越境してきた子供たちの身長を計る。1999年8月に延吉市内で撮影石丸次郎

 

◆小さな越境者たち

98年の初頭から子供だけで豆満江を渡ってくるケースが急増した。そのほとんどは、両親、あるいは片親が死んだり行方がわからなくなってしまった子供たちだった。物乞いで金を稼いでまた北朝鮮に戻る還流型が過半数で、たくましくも、大人にかわって出稼ぎに来ているという意識を持っている子供が多かった。

また一方で、北朝鮮で暮らしていくことができず、中国に住み着くために越境した小さな難民たちもいた。保護するべき大人が家にいない場合と、「北朝鮮では暮らせないから、お前だけでも中国で生き延びろ」と親に送り出された場合があった。

5、6歳ほどの幼い子供もやってくる。小さい子供の場合は川が完全に凍結する冬季の渡河が多いが、123歳にもなると子供同士で泳いで渡ってくるのだから恐れ入る。

子供が越境してきても、中国側住民はもちろん、国境警備の辺防部隊、警察もいたたまれない気持ちになり、当初はほぼ黙認状態だった。逮捕しても処理が面倒くさい、大きな犯罪は起こさないという面もあったのだろう、「早く帰れよ」と注意する程度で見逃していた。

しかし、98年の夏ごろになると、延吉、図們などの、韓国人、外国人の観光客の集まる場所や、教会の周囲に、数十人がたむろして白昼堂々と物乞いをするようになった。そうするうちに、延吉空港の到着ロビーで韓国人に群がってお金をせびるという光景まで見られるようになった。
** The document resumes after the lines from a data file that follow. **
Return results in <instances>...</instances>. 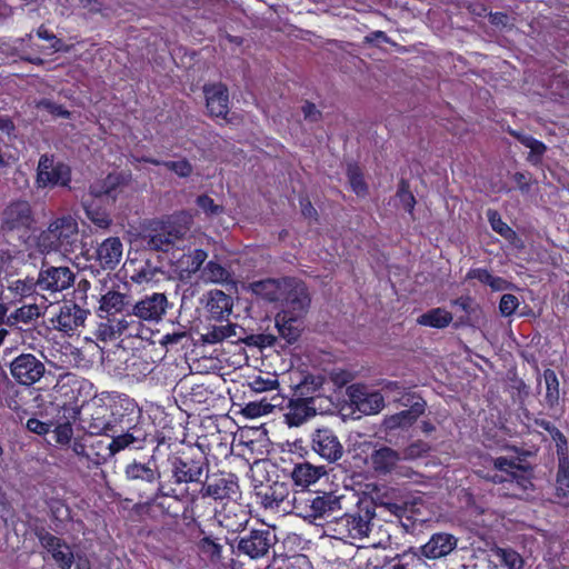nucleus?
Instances as JSON below:
<instances>
[{
  "label": "nucleus",
  "instance_id": "1",
  "mask_svg": "<svg viewBox=\"0 0 569 569\" xmlns=\"http://www.w3.org/2000/svg\"><path fill=\"white\" fill-rule=\"evenodd\" d=\"M97 315L100 322L96 329V337L100 341H114L119 338H129L138 325L132 320L131 296L108 290L99 299Z\"/></svg>",
  "mask_w": 569,
  "mask_h": 569
},
{
  "label": "nucleus",
  "instance_id": "2",
  "mask_svg": "<svg viewBox=\"0 0 569 569\" xmlns=\"http://www.w3.org/2000/svg\"><path fill=\"white\" fill-rule=\"evenodd\" d=\"M345 495L338 491H316L307 498L293 497V508L298 516L313 525L336 521L343 511Z\"/></svg>",
  "mask_w": 569,
  "mask_h": 569
},
{
  "label": "nucleus",
  "instance_id": "3",
  "mask_svg": "<svg viewBox=\"0 0 569 569\" xmlns=\"http://www.w3.org/2000/svg\"><path fill=\"white\" fill-rule=\"evenodd\" d=\"M78 222L71 216L53 220L37 238V247L42 253L61 252L68 254L78 248Z\"/></svg>",
  "mask_w": 569,
  "mask_h": 569
},
{
  "label": "nucleus",
  "instance_id": "4",
  "mask_svg": "<svg viewBox=\"0 0 569 569\" xmlns=\"http://www.w3.org/2000/svg\"><path fill=\"white\" fill-rule=\"evenodd\" d=\"M192 217L180 212L167 220L153 223L144 233L143 241L150 250L168 251L184 239L190 231Z\"/></svg>",
  "mask_w": 569,
  "mask_h": 569
},
{
  "label": "nucleus",
  "instance_id": "5",
  "mask_svg": "<svg viewBox=\"0 0 569 569\" xmlns=\"http://www.w3.org/2000/svg\"><path fill=\"white\" fill-rule=\"evenodd\" d=\"M375 509L370 505L352 513H342L331 522L332 537L343 541L377 538V523Z\"/></svg>",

子供たちの集金力は大したもので、観光客に「北朝鮮から来ました、助けてください」と声をかけ510元ずつもらう。なかには100ドル紙幣を与える外国人もいる。100ドルは中国の地元労働者の月収に匹敵する額だ。

地元の中国人は「子供らは私たちの5倍以上稼ぐ」と複雑な気持ちで見守っていた。もっともこれも観光客の多い夏の間だけで、季節が寒くなってくると、一人の観光客に十数人で群がってお金を奪い合う光景も見られるようになった。

子供たちは大半が男児で、年齢の近い少人数のグループを作って昼は物乞い、夜は建設工事中のアパートや橋の下、オールナイト営業のビデオ映画館などで寝起きしていた。